*** Task inputs ***

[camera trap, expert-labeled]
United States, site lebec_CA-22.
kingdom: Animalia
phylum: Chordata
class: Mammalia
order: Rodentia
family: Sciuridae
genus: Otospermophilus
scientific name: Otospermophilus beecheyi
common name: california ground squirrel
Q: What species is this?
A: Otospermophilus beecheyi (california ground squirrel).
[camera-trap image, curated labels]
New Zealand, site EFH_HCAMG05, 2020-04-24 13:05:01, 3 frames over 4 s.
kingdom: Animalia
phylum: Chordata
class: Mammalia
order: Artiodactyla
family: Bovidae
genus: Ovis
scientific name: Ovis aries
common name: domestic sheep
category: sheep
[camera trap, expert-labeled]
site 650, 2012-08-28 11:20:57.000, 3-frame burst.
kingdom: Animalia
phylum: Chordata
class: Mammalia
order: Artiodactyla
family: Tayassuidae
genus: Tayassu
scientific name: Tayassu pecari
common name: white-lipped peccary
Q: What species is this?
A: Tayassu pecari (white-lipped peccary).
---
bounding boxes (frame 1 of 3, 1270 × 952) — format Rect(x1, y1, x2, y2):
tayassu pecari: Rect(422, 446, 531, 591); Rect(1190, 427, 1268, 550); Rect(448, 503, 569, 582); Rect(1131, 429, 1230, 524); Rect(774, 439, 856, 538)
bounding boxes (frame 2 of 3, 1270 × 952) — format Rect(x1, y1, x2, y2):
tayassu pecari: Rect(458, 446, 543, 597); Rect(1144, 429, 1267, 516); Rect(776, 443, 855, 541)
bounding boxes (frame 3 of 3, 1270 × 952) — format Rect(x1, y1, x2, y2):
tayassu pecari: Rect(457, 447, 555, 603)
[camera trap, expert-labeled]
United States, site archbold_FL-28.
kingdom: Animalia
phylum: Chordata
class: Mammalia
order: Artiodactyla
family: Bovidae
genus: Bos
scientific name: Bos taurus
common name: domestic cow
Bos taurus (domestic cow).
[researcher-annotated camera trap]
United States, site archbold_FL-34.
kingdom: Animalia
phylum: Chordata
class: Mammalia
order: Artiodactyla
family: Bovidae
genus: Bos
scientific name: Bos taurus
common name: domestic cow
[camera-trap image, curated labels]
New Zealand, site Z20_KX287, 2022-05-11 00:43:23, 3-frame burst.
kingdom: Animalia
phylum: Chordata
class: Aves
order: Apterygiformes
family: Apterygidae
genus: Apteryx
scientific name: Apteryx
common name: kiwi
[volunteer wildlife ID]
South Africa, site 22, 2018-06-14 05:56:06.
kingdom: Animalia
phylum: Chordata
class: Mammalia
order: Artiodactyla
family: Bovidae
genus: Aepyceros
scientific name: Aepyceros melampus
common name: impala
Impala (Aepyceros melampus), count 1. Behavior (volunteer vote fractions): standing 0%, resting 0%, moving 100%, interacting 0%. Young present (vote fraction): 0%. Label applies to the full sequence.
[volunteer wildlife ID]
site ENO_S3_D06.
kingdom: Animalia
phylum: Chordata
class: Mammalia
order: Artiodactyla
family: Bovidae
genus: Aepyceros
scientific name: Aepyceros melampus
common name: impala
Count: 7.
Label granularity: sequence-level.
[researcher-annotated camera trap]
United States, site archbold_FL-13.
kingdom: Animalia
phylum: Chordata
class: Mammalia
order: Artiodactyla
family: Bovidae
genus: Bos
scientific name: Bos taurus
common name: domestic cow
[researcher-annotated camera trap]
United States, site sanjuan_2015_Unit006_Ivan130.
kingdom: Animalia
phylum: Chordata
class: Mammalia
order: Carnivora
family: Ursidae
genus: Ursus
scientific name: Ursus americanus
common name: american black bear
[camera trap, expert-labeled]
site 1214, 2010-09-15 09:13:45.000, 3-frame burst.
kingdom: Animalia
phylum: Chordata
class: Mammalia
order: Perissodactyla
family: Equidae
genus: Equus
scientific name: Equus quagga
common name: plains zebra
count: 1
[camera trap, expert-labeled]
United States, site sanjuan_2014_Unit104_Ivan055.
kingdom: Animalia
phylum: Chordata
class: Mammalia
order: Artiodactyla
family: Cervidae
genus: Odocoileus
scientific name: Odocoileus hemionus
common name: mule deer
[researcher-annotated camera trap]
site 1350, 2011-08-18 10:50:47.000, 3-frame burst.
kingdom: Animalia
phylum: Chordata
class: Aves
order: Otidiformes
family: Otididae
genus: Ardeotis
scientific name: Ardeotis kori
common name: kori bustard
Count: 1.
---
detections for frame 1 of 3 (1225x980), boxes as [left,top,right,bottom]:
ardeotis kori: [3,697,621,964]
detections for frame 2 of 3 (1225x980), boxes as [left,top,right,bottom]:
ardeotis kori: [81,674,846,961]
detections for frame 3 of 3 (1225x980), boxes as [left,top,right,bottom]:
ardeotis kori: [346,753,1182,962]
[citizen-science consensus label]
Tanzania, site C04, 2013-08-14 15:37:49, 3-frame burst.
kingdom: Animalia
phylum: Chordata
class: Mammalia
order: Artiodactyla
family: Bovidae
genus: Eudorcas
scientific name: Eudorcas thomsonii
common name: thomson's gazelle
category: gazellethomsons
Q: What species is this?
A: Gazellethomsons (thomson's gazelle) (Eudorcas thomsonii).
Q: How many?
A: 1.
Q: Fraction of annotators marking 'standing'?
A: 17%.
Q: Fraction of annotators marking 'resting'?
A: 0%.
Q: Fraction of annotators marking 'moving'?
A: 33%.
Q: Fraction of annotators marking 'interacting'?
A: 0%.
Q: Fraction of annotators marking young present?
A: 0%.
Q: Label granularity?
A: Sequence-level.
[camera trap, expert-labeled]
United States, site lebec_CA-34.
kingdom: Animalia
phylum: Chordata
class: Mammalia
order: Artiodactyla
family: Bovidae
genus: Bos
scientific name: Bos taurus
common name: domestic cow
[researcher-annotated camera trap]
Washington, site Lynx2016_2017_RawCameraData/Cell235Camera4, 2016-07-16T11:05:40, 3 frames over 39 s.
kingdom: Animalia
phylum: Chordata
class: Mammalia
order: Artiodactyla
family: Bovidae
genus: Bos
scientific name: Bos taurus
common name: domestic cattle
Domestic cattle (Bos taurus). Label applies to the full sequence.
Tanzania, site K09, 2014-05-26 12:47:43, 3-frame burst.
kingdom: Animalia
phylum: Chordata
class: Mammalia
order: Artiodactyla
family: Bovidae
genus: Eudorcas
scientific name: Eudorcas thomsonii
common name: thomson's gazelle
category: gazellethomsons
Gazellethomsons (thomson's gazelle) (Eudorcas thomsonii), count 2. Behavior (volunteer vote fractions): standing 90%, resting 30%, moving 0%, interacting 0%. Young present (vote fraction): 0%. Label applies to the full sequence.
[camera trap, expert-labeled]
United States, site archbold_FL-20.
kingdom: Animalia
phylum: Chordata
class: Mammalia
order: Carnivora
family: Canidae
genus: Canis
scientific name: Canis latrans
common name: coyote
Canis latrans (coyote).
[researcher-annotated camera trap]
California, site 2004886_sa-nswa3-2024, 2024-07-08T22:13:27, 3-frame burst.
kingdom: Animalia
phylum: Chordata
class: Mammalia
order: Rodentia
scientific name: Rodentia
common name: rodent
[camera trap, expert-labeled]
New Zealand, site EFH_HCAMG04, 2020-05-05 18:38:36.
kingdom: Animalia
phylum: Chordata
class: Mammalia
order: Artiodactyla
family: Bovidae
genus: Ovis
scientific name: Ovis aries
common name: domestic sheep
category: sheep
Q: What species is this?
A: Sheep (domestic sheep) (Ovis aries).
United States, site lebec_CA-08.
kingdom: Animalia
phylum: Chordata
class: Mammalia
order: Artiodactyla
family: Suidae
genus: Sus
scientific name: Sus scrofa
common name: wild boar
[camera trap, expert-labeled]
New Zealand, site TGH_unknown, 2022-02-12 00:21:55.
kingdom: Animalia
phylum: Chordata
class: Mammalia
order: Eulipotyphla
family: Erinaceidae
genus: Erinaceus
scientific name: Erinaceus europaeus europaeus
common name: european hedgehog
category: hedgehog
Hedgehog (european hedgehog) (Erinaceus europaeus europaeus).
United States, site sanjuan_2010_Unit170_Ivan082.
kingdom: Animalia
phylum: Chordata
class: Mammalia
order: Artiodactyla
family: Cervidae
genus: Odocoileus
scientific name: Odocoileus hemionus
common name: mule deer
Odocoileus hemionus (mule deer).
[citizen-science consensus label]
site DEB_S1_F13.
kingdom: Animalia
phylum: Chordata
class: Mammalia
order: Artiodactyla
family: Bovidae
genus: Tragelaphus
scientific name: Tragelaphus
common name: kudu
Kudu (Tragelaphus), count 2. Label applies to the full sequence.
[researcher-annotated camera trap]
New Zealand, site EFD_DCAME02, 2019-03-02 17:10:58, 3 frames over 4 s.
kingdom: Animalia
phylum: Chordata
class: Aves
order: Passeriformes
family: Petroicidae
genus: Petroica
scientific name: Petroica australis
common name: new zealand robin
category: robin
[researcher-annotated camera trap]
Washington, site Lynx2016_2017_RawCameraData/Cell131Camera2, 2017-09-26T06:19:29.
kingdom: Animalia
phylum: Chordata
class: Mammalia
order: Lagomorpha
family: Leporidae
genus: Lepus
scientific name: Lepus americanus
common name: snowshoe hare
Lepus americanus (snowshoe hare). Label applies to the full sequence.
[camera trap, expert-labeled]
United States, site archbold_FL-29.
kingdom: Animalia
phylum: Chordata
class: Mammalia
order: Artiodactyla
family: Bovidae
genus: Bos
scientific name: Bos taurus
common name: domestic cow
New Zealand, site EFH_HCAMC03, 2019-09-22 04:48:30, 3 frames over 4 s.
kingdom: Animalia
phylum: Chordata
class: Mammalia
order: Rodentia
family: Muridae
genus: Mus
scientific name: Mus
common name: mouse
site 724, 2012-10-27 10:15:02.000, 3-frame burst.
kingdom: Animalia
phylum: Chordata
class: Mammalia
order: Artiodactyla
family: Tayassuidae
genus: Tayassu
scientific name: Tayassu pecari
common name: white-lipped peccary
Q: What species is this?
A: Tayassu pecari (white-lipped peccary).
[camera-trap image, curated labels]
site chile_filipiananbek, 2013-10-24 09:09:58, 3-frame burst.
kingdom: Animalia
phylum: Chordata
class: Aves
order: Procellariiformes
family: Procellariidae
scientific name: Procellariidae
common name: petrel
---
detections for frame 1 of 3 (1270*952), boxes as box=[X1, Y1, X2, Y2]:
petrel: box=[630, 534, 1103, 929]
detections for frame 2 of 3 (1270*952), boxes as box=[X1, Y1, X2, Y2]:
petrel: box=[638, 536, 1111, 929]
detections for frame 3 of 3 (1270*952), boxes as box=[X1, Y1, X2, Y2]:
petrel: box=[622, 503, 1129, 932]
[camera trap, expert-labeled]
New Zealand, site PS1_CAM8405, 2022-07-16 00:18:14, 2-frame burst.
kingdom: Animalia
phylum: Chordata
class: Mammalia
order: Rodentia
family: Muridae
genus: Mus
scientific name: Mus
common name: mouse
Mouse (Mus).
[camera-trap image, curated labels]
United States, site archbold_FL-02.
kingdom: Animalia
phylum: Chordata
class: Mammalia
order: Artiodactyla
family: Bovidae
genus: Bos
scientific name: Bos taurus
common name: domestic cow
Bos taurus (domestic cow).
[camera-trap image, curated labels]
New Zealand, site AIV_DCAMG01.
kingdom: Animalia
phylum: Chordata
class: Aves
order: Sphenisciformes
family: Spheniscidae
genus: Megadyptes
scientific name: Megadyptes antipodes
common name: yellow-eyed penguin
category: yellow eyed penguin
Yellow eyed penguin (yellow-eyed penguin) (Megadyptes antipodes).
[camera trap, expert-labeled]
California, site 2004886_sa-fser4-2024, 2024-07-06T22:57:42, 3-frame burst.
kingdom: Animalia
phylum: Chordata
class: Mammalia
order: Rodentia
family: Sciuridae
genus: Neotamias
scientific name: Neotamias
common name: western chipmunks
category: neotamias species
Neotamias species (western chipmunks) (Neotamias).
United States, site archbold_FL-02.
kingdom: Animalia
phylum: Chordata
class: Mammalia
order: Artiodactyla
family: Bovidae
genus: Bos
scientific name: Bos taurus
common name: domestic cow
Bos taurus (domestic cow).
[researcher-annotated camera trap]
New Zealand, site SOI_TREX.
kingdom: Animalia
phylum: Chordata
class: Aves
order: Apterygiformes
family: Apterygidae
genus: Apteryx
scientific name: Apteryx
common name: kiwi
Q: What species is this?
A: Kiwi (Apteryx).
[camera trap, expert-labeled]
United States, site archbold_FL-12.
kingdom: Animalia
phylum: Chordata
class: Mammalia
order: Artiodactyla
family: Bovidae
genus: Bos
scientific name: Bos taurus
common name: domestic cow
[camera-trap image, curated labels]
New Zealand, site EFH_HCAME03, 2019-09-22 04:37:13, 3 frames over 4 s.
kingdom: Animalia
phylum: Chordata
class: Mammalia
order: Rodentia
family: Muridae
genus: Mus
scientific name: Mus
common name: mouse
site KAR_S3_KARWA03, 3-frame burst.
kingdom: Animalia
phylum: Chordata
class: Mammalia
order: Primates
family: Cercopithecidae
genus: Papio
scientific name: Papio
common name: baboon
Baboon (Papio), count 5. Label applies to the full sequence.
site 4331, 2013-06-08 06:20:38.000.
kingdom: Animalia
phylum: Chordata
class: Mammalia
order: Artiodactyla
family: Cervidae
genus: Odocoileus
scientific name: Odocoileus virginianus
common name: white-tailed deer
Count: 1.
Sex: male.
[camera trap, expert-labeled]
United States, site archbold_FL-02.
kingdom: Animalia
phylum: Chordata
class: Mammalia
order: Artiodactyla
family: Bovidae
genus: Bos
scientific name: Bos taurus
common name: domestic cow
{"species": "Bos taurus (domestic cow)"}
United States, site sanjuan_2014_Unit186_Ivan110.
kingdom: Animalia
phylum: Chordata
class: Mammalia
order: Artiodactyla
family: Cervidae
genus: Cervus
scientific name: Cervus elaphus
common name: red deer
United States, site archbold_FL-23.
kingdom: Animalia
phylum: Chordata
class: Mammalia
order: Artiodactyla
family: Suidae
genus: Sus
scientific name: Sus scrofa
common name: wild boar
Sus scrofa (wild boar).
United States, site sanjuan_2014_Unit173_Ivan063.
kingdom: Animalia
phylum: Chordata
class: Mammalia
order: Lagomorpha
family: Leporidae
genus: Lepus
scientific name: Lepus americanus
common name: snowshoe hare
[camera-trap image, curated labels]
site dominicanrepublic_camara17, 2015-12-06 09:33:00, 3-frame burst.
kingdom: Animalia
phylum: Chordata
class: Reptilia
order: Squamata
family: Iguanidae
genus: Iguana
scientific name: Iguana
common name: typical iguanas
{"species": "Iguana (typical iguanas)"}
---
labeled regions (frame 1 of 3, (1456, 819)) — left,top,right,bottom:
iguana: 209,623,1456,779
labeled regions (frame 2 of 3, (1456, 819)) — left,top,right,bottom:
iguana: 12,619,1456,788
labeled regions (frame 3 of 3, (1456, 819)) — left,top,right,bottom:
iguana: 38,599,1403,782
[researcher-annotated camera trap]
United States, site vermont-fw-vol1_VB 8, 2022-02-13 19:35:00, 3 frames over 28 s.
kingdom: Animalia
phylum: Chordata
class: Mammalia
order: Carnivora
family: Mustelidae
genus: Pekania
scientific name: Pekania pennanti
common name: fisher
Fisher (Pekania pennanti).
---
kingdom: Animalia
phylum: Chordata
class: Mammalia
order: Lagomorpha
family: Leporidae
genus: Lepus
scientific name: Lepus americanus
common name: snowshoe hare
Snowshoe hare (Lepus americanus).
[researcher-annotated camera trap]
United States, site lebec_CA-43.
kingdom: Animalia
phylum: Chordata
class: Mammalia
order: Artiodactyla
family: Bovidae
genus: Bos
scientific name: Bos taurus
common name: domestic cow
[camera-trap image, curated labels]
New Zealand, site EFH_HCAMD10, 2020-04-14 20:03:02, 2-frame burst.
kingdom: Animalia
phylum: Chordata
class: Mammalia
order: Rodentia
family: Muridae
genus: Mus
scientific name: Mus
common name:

***

Using the data above, report how many lines include the string "Washington" and add nothing to the number.

2